- **Exercise details**
Word for word and without images, reproduce the listing that follows.
Input below:
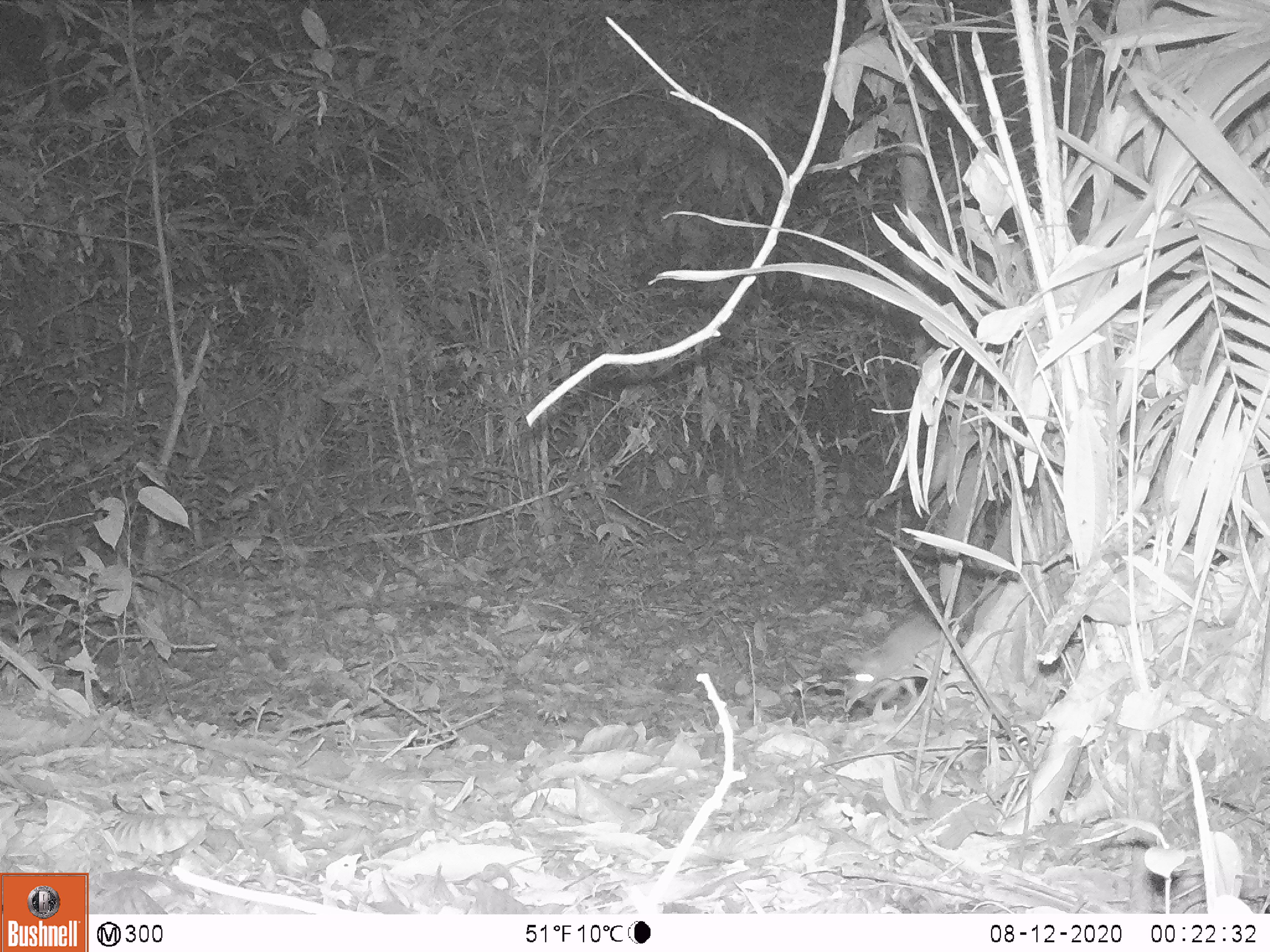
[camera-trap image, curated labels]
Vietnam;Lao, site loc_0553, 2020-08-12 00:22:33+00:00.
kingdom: Animalia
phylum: Chordata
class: Mammalia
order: Rodentia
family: Muridae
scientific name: Muridae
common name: old-world mice and rats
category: unidentified murid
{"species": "unidentified murid (old-world mice and rats) (Muridae)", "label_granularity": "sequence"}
End of Input.
- **Written solution**
[camera-trap image, curated labels]
Vietnam;Lao, site loc_0553, 2020-08-12 00:22:33+00:00.
kingdom: Animalia
phylum: Chordata
class: Mammalia
order: Rodentia
family: Muridae
scientific name: Muridae
common name: old-world mice and rats
category: unidentified murid
{"species": "unidentified murid (old-world mice and rats) (Muridae)", "label_granularity": "sequence"}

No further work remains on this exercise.